India’s largest consumer goods maker Hindustan Unilever Ltd (HUL) said the containment measures following the coronavirus caused COVID-19 outbreak in the country has resulted in extremely uncertain near-term outlook for the FMCG sector
“The situation remains volatile with the trajectory of the virus undetermined, evolving hot spot geographies, the success of containment measures uncertain, the severity and duration of resulting economic crisis and the extent of structural damage unknown,” HUL Chairman and Managing Director Sanjiv Mehta said in his address to shareholders in the company’s annual report for 2019-20.
“There are many unknowns today and hence, the near-term outlook is extremely uncertain,” he added.
The maker of Kissan, Horlicks, and Knorr soups said the outlook for the FMCG sector remains extremely uncertain even as it expressed confidence at medium- and long-term growth prospects.
“Despite the near-term ambiguity, we remain confident of the medium to long-term growth prospects of the FMCG sector,” HUL said, adding its strong portfolio of trusted brands and capable teams is built to survive times like these.
According to the company, despite being one of the fastest growing markets globally for FMCG products, the per capita FMCG consumption in India is still amongst the lowest in the world, giving the industry a long runway for growth.
“The complexity and volatility continue to rise. In the last quarter of financial year 2019-20, we have seen an unprecedented global breakout of the COVID-19 pandemic leading to a humanitarian crisis, lockdown across many countries and a significant economic fallout,” it said, adding, “In India, the economic impact of COVID-19 is trickling in on the backdrop of an already challenging macro-economic environment.”
The nationwide lockdown, aimed to contain the spread of the COVID-19 virus, caused disruptions across the company’s value chain, which resulted in a weakening consumer sentiment and lower demand for the categories in which HUL operates.
“We continue to work closely with the government at different levels, prioritise key SKUs, make planning cycles more agile and create flexible alternatives. This is helping us reboot our supply lines to a large extent,” he added.

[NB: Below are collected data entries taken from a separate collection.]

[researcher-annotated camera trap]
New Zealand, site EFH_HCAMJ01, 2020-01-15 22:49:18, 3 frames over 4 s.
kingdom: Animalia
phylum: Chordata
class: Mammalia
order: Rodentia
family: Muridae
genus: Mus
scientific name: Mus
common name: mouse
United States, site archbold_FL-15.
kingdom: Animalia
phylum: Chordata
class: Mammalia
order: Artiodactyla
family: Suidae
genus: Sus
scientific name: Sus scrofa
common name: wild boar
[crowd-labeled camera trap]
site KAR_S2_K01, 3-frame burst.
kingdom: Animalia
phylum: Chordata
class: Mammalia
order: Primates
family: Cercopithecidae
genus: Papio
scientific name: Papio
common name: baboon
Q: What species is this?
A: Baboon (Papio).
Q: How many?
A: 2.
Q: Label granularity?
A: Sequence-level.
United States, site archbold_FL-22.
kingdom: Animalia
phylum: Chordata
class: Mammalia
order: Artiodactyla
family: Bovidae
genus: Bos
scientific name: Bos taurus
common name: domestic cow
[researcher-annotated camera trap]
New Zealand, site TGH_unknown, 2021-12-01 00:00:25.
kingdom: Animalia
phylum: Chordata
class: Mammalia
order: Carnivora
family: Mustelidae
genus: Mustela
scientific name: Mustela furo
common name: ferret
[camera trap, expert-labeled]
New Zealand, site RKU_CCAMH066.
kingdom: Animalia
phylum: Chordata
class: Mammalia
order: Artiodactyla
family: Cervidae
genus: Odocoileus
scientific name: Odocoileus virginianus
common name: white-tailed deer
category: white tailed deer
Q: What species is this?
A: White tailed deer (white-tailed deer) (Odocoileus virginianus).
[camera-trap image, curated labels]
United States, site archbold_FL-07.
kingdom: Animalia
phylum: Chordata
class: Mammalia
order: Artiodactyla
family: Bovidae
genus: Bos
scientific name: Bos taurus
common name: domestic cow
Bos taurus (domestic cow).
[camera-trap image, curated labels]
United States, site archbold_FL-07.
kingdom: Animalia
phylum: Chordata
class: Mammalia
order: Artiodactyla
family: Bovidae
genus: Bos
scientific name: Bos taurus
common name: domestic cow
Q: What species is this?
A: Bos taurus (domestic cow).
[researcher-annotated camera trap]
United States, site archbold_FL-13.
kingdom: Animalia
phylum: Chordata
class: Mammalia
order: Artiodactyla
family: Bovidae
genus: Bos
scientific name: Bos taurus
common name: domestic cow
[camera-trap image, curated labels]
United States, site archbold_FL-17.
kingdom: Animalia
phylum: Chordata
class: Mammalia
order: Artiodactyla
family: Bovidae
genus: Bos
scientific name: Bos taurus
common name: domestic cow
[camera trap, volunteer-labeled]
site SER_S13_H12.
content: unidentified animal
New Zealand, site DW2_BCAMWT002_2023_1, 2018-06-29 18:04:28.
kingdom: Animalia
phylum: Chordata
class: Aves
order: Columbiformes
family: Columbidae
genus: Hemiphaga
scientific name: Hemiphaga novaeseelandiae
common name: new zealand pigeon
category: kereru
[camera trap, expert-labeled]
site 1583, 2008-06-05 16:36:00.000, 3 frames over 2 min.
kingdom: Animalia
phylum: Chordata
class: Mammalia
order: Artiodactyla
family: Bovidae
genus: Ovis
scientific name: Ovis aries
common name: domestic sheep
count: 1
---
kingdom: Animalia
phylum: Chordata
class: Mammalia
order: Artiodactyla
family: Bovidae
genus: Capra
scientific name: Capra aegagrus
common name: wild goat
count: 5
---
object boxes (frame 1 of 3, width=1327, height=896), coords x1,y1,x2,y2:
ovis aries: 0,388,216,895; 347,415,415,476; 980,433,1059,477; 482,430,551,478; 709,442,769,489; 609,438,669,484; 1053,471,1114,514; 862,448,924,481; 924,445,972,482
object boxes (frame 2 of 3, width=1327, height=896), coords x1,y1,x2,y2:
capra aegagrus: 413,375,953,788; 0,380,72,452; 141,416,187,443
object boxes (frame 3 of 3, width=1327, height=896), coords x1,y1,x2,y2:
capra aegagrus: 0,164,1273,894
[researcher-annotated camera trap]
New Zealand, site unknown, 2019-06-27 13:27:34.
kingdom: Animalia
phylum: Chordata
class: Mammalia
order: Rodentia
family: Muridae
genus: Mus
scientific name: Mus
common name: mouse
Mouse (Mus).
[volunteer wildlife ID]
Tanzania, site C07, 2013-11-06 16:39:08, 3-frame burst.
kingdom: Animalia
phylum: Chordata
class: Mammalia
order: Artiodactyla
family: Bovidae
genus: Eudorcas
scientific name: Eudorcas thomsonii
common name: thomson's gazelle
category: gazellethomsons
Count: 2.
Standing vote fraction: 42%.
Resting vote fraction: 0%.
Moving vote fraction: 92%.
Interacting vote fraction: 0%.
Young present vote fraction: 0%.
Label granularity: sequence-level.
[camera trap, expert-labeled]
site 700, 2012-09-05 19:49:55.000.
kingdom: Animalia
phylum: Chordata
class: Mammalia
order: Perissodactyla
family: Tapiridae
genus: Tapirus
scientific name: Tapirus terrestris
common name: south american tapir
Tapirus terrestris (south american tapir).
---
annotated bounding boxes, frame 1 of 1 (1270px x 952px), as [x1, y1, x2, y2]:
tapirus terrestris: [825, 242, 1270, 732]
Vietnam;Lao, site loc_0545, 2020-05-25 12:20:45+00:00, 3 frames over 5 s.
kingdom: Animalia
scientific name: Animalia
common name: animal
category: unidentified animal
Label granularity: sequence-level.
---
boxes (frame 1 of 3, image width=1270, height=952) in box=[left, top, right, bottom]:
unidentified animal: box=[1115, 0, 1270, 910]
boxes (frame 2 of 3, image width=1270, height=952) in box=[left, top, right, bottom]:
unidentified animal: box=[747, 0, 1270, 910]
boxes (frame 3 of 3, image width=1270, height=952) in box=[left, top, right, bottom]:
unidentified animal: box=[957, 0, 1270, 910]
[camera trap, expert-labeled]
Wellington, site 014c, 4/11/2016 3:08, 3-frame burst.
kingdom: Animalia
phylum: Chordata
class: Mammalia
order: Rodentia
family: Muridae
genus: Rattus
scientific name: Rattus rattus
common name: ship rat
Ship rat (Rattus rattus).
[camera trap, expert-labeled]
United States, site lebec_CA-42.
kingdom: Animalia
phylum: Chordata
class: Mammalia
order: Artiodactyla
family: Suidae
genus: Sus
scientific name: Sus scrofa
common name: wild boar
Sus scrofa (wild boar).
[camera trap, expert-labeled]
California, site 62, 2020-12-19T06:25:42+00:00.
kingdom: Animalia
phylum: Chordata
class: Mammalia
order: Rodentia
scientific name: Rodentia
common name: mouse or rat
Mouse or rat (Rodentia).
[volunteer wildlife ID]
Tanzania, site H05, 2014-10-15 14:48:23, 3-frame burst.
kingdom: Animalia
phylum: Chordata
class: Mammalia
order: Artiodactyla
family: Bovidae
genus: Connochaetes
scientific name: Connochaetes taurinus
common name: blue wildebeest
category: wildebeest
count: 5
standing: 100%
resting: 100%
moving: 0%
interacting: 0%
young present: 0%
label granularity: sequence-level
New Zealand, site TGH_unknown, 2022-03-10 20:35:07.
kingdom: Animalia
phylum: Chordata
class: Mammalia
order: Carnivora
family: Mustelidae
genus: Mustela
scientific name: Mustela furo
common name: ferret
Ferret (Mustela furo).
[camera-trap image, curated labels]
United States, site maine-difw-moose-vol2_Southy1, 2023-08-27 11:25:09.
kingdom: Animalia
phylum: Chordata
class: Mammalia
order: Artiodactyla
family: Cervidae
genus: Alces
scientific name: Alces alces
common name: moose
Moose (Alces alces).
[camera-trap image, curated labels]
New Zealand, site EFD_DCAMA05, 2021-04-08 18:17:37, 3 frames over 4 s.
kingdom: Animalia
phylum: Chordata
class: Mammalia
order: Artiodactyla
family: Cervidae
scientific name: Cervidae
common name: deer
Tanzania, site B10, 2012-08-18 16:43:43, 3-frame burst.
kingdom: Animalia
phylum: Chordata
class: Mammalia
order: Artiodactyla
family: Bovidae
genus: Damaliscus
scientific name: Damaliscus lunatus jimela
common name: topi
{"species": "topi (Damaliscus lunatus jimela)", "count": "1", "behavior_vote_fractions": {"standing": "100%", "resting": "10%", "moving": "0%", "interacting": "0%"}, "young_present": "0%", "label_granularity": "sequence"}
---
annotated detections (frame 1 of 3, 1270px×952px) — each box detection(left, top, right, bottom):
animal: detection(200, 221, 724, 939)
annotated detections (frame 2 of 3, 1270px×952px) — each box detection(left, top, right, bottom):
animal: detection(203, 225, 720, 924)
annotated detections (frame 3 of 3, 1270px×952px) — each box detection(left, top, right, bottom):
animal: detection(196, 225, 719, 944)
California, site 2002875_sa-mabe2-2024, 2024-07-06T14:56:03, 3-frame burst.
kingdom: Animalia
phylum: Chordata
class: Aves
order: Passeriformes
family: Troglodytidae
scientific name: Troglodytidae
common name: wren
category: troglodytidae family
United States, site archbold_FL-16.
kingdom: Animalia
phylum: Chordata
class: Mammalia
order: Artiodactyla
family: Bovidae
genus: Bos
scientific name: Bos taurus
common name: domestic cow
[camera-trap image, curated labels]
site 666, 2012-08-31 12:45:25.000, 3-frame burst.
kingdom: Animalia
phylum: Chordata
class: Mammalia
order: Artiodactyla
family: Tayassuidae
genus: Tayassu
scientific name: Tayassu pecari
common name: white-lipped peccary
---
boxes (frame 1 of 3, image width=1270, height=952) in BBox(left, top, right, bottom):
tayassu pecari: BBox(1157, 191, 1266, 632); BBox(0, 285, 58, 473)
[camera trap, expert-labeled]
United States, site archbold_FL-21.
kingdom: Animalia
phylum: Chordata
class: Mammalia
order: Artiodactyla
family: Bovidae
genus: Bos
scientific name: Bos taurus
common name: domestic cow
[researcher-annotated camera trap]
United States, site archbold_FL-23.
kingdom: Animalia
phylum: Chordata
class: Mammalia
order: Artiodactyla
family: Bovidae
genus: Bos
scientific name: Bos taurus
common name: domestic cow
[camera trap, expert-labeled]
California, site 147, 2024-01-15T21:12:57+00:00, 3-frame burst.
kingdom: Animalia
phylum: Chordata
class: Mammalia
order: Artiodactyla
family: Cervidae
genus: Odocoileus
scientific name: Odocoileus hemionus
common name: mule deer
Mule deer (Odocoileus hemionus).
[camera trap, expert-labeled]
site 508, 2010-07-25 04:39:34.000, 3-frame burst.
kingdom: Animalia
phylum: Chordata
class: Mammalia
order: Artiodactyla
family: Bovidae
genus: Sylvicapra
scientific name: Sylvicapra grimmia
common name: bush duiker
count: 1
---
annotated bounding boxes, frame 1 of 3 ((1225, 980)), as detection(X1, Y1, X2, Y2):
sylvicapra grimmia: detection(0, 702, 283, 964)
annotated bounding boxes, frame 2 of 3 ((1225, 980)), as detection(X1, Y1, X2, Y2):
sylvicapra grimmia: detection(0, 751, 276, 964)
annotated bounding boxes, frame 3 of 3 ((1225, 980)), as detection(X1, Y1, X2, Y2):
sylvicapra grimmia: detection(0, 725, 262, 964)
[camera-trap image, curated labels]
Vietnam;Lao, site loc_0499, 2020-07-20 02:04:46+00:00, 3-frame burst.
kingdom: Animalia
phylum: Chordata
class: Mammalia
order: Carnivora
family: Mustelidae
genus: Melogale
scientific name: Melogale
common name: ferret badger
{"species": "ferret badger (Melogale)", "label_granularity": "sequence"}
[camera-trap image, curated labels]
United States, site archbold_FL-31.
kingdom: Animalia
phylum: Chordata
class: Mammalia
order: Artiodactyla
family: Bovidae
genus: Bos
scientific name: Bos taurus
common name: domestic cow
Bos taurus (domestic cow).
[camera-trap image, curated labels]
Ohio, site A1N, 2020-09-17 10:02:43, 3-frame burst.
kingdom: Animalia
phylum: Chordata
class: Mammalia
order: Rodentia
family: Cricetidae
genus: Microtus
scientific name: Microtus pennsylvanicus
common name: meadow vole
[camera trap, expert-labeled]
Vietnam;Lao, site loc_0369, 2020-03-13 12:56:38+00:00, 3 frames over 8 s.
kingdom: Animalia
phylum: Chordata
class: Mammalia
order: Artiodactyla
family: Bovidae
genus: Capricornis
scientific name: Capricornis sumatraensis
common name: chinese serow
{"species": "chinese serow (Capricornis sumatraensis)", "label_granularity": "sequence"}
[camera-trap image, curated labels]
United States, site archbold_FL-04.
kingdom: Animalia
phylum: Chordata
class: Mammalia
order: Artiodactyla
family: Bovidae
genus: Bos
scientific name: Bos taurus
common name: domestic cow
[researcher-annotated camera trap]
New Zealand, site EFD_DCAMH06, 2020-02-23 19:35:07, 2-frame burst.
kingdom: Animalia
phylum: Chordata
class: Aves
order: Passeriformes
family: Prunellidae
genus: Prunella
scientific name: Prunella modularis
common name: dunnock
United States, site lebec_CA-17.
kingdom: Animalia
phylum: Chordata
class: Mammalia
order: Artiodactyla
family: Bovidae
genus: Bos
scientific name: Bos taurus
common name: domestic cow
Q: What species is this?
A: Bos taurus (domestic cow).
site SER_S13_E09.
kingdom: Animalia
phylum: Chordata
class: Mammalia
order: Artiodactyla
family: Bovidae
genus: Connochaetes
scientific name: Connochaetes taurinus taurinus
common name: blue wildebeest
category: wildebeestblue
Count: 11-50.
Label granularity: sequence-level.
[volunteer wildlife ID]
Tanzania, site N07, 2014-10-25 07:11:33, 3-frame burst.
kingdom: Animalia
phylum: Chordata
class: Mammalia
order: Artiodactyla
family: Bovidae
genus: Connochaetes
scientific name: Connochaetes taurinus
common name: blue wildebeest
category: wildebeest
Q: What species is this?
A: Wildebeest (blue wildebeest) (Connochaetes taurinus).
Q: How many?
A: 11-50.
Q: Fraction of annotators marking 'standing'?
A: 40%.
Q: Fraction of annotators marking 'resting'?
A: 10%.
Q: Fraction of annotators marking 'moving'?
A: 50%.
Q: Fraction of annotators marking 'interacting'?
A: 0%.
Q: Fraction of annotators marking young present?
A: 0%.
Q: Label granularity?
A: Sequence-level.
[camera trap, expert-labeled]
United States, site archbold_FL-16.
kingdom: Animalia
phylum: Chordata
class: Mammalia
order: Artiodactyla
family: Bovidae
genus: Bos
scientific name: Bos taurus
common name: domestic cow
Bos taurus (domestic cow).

For FY20, HUL’s net profit was up 11.48 per cent at Rs 6,756 crore, compared to Rs 6,060 crore in the previous year. Sales stood at Rs 39,136 crore, marginally up 1.44 per cent.
HUL, which owns popular brands like Lux, Lifebuoy, Surf Excel, Rin, Pond’s, Vaseline, Lakme, Dove and Brooke Bond, added that the pandemic has also impacted consumer behaviour and demand patterns.
“Health and hygiene essentials have seen an upswing with household stocking and increased awareness. Consumption trend in other essentials such as fabric solutions, coffee, oral care is fairly neutral,” Mehta said.
“We are enhancing the capacities of home and hygiene products, which are extremely critical for our consumers in these times,” he added. HUL is also “re-purposing” its core brands and tailoring communication in the light of the current environment.
“The Out-of-Home channel is closed, resulting in near cessation of consumption in food services, ice creams and life essentials. The impact on discretionary categories is more accentuated as it comes on the backdrop of a slowing market growth,” Mehta added.
HUL said it is staying close to its consumers to adapt to the “emerging demand patterns in the short term and prepare for any lasting changes in consumer behaviour.”
“Many of our categories and brands have moved quickly to re-plan their innovations, adjust to consumers buying in different channels, and re-work brand communication to make sure that it remains consumer relevant,” it said.